(Items from a dataset)
»»

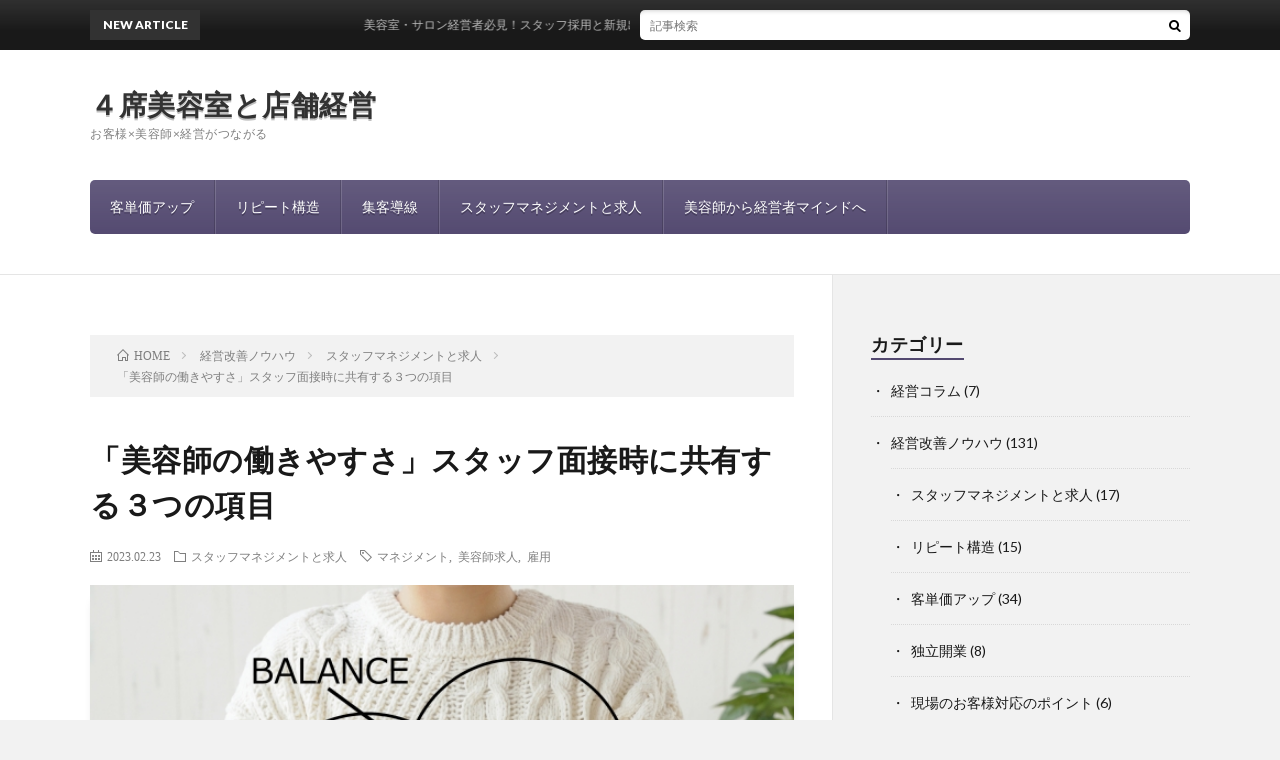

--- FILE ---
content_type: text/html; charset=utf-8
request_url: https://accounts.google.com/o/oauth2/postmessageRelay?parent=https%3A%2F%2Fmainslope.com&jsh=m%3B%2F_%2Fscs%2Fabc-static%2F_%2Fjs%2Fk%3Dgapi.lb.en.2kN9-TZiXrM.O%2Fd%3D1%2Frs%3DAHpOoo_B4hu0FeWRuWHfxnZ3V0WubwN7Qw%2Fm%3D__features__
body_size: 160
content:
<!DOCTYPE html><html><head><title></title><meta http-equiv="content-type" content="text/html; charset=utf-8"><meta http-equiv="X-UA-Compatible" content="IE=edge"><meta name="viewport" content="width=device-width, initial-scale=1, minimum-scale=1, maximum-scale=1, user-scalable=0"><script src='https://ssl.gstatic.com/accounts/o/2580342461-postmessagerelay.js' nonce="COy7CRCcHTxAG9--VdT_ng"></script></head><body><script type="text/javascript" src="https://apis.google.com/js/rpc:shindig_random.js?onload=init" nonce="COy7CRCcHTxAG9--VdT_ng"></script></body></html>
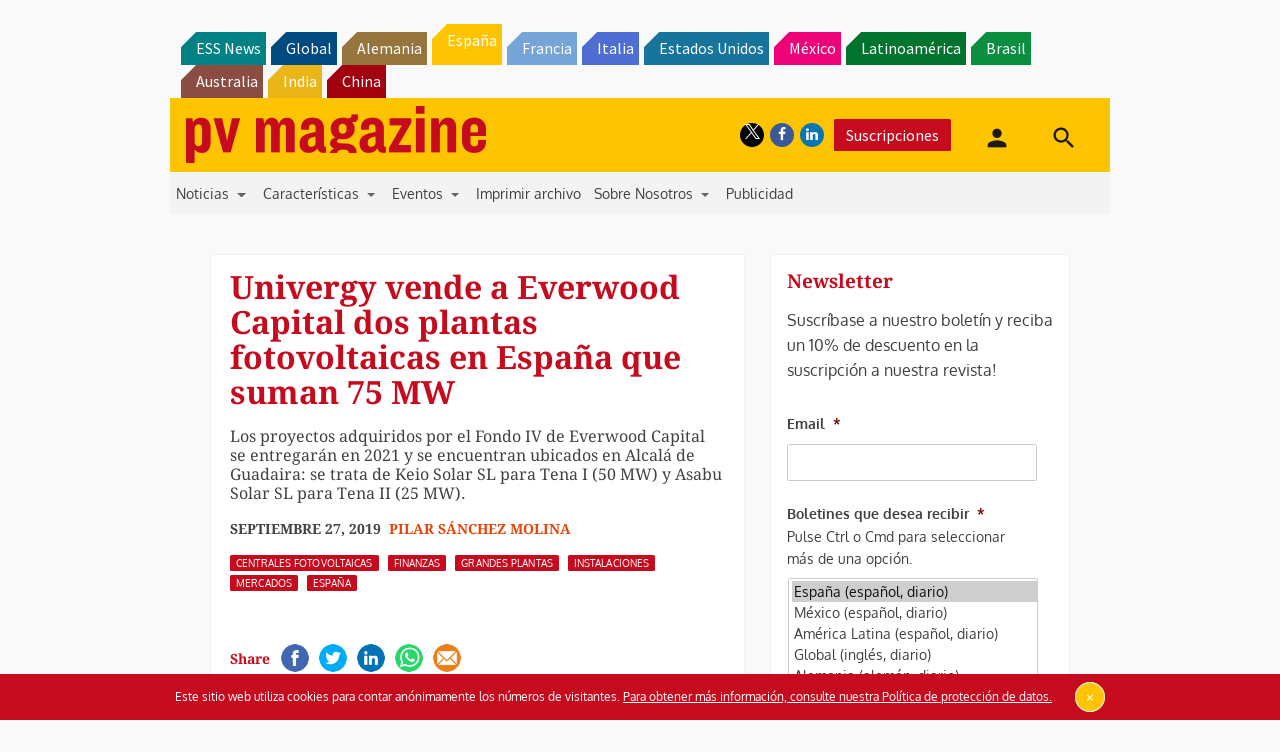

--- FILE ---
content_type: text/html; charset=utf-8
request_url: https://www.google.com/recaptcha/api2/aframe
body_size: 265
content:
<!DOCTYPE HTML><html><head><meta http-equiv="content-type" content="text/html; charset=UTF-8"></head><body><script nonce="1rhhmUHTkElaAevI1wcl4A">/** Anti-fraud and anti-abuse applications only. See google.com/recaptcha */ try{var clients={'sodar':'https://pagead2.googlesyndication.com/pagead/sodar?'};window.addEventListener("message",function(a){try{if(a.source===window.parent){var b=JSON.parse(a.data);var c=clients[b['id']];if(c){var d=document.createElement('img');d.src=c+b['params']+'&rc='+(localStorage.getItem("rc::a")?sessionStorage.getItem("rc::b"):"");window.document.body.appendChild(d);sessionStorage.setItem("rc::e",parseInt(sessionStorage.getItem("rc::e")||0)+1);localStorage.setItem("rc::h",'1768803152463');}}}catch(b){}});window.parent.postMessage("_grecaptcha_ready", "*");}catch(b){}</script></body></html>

««
»»

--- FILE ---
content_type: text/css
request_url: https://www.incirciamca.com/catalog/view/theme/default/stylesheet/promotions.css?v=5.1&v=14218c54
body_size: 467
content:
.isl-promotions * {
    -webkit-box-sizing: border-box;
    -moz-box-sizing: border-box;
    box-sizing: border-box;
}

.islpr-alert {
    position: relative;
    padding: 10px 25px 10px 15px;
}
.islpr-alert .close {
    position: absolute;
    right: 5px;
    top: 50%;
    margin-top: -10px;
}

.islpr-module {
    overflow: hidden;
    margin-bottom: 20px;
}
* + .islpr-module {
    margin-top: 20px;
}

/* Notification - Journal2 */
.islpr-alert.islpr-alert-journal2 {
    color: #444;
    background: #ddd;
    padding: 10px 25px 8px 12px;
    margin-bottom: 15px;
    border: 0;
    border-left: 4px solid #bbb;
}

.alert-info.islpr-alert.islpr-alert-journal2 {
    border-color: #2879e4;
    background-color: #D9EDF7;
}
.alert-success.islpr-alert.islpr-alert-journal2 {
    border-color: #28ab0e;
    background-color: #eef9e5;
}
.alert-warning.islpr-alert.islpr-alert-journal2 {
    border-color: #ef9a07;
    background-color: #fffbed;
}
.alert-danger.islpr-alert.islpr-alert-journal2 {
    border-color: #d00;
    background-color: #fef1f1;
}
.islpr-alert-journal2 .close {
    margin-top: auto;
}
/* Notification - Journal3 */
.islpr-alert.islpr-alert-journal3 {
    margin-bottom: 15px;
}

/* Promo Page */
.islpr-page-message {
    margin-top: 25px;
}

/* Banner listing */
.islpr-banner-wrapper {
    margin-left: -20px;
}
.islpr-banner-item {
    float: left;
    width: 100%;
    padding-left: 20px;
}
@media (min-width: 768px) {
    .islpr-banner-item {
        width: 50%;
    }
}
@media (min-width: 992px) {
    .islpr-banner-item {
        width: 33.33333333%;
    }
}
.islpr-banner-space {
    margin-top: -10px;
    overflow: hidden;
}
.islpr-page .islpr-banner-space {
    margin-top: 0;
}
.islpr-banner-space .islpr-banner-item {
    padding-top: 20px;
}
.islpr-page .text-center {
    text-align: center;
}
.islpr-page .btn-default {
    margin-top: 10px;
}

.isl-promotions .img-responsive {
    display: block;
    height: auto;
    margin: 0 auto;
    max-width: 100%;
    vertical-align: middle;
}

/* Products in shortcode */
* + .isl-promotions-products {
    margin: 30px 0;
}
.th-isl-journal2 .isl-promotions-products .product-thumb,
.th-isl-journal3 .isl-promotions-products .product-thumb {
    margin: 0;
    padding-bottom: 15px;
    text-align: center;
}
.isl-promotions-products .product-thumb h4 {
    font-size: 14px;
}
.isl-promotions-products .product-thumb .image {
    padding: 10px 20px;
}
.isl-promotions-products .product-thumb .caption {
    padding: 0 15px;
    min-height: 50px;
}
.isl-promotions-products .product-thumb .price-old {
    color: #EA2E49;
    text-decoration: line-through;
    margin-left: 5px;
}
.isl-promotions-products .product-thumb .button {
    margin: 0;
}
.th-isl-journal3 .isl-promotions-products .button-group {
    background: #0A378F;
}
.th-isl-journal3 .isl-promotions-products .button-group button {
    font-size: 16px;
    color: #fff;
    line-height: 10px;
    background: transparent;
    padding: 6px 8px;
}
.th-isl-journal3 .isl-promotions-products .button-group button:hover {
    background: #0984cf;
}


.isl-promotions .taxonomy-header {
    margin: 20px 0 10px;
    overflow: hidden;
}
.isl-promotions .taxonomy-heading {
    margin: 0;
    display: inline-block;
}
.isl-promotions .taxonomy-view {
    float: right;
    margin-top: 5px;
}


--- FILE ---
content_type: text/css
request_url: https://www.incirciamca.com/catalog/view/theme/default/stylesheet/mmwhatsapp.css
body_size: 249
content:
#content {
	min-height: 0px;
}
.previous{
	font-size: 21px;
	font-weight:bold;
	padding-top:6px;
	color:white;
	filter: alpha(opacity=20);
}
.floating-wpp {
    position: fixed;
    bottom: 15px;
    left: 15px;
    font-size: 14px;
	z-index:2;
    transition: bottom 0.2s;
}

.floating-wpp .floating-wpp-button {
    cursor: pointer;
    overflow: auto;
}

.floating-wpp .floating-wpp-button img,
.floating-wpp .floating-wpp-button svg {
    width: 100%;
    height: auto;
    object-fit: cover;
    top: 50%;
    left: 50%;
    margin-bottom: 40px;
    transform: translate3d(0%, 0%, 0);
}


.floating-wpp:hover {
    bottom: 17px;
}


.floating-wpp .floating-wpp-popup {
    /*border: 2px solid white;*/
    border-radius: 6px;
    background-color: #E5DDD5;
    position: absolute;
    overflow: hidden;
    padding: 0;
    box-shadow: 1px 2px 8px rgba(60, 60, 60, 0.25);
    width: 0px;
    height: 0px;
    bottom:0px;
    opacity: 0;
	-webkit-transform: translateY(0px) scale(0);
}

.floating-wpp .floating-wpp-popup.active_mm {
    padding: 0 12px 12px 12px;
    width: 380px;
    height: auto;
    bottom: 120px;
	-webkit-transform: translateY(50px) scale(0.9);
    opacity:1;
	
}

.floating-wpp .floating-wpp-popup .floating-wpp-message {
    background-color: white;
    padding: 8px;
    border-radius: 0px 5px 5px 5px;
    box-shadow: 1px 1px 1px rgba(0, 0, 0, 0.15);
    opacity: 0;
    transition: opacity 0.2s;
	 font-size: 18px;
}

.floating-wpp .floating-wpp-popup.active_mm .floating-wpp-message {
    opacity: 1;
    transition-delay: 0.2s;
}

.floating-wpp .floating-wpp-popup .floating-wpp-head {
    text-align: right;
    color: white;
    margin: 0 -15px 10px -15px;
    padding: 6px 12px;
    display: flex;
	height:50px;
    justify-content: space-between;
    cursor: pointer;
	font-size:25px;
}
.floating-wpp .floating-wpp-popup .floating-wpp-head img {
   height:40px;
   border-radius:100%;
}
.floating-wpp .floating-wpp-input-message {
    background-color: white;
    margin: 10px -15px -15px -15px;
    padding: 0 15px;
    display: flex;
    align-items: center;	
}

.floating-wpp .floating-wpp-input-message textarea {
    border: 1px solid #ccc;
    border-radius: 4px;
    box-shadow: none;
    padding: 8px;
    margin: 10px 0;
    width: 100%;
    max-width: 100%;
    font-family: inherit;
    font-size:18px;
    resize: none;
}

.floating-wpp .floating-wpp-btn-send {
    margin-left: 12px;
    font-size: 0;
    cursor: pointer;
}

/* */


««
»»

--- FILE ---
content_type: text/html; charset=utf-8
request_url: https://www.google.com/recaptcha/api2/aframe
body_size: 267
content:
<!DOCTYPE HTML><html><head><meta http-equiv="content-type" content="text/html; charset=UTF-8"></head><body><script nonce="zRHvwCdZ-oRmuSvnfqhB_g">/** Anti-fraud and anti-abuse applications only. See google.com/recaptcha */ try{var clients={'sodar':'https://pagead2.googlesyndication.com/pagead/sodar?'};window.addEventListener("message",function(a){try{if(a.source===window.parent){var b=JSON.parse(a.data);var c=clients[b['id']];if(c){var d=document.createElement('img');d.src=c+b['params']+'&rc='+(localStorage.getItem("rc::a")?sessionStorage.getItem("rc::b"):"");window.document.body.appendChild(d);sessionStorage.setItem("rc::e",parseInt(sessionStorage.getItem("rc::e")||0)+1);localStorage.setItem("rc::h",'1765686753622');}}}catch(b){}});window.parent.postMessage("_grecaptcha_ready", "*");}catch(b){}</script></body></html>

««

**What is expected**
Each line that holds the word "align" should be extracted from the records.

**Answer section**
    text-align: center;
    vertical-align: middle;
    text-align: center;
    text-align: right;
    align-items: center;	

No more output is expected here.